### Work to do:
Put every line of the items from the one containing "Out of this set" through the one containing "9.05 metres", both included, into a JSON list of strings, one string per line. Leave out blank lines.

### Task input:
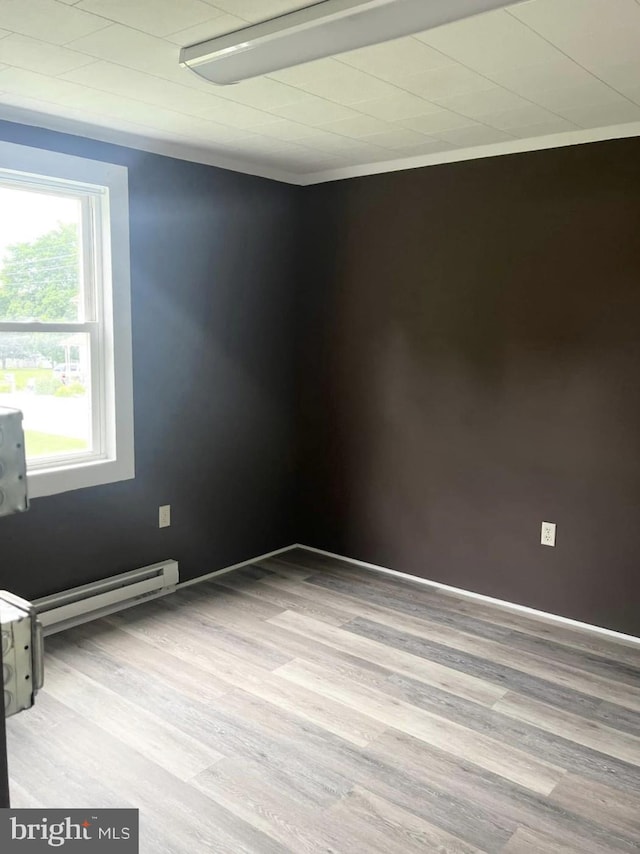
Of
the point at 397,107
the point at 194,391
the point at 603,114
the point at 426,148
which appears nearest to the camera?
the point at 397,107

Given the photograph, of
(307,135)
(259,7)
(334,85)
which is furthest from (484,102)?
(259,7)

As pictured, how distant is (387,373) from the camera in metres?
3.88

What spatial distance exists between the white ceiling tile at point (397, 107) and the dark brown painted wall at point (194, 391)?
1159 millimetres

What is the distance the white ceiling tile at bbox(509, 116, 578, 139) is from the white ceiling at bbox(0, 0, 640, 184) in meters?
0.02

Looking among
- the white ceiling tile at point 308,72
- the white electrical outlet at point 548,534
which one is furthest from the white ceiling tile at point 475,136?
the white electrical outlet at point 548,534

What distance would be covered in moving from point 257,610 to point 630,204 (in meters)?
2.49

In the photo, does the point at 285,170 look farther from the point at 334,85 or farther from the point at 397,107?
the point at 334,85

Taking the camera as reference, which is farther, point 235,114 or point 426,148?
point 426,148

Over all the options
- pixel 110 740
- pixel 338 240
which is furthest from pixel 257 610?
pixel 338 240

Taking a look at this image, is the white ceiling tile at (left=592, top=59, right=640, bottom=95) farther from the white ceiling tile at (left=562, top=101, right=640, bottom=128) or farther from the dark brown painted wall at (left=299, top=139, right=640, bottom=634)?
the dark brown painted wall at (left=299, top=139, right=640, bottom=634)

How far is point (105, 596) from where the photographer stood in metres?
3.28

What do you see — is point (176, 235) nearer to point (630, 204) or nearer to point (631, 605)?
point (630, 204)

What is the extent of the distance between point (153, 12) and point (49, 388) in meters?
1.76

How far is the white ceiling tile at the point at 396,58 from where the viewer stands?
2.07m
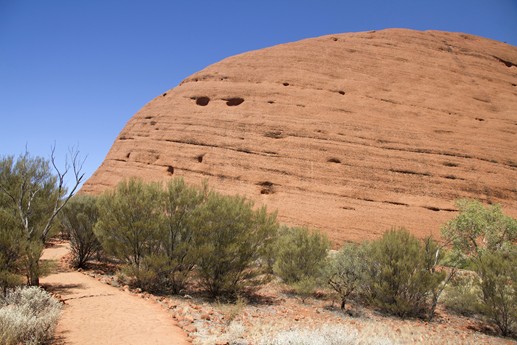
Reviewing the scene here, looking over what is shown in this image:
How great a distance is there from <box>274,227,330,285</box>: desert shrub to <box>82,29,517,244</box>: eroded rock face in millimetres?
7554

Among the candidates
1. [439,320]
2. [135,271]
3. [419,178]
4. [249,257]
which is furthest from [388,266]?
[419,178]

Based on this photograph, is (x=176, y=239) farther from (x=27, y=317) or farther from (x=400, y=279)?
(x=400, y=279)

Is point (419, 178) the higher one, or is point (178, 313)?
point (419, 178)

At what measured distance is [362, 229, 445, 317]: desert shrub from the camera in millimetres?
9445

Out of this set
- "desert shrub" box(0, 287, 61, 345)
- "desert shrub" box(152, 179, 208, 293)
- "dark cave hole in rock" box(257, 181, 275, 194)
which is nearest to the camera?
"desert shrub" box(0, 287, 61, 345)

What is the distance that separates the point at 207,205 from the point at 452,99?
22.9 meters

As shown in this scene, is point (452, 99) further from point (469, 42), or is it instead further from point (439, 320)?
point (439, 320)

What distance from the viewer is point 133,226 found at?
9.05 metres

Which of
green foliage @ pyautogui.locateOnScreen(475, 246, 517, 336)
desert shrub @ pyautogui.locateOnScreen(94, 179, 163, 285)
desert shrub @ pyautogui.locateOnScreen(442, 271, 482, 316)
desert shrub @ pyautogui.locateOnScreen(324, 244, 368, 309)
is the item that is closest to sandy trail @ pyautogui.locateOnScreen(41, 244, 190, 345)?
desert shrub @ pyautogui.locateOnScreen(94, 179, 163, 285)

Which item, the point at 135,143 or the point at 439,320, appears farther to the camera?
the point at 135,143

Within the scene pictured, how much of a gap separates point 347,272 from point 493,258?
3.64 meters

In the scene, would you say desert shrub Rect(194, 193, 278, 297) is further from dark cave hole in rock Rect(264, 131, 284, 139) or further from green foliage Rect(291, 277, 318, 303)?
dark cave hole in rock Rect(264, 131, 284, 139)

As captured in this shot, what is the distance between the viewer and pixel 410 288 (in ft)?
31.3

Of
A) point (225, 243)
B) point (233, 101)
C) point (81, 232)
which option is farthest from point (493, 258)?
Answer: point (233, 101)
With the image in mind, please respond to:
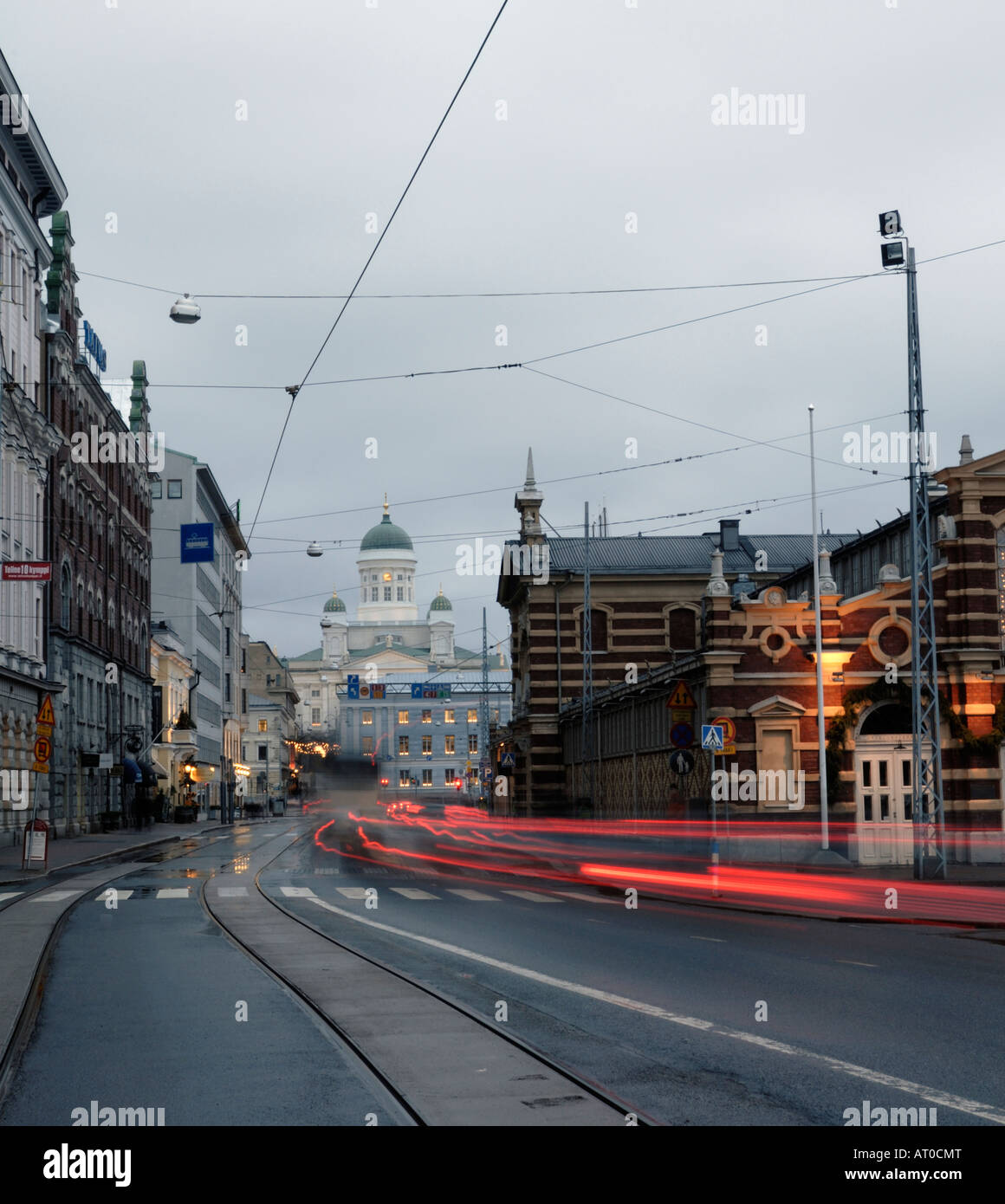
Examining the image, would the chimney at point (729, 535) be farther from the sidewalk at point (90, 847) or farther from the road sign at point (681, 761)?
the road sign at point (681, 761)

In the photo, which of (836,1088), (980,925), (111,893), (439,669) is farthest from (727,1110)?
(439,669)

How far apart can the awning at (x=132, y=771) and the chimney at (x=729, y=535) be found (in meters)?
30.2

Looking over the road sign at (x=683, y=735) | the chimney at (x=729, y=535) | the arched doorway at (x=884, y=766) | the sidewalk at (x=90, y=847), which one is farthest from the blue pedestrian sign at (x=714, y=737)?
the chimney at (x=729, y=535)

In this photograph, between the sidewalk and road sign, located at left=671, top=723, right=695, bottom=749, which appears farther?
the sidewalk

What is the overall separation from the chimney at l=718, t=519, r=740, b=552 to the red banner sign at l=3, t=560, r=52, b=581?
37533 mm

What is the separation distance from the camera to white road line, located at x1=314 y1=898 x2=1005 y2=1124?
342 inches

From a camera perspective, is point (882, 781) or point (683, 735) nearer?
point (683, 735)

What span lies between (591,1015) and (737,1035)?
1.54m

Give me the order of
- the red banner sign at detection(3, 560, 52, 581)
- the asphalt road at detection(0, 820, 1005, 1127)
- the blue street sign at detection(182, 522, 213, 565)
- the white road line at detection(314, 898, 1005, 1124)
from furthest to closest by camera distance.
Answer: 1. the blue street sign at detection(182, 522, 213, 565)
2. the red banner sign at detection(3, 560, 52, 581)
3. the asphalt road at detection(0, 820, 1005, 1127)
4. the white road line at detection(314, 898, 1005, 1124)

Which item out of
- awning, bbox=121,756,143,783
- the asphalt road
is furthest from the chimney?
the asphalt road

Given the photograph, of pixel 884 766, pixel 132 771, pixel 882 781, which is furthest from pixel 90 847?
pixel 884 766

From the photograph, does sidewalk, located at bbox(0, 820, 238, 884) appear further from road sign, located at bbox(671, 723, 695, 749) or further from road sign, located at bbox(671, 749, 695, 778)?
road sign, located at bbox(671, 723, 695, 749)

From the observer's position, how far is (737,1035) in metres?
11.3

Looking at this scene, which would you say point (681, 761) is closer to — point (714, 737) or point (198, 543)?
point (714, 737)
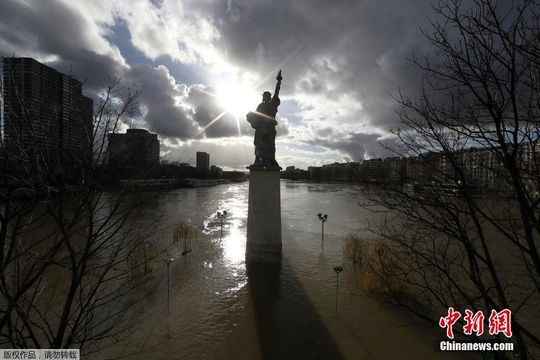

### Task solution:
[
  "Out of this set",
  "- \"desert shrub\" box(0, 287, 61, 345)",
  "- \"desert shrub\" box(152, 179, 208, 293)",
  "- \"dark cave hole in rock\" box(257, 181, 275, 194)",
  "which is nearest to the camera?",
  "\"desert shrub\" box(0, 287, 61, 345)",
  "What is the distance that separates the point at 207,205 from the point at 452,99?",
  "22.9 meters",
  "As shown in this scene, is point (452, 99) further from point (469, 42), or is it instead further from point (439, 320)?",
  "point (439, 320)",
  "What distance from the viewer is point 133,226 found at?",
  "9.05 metres"
]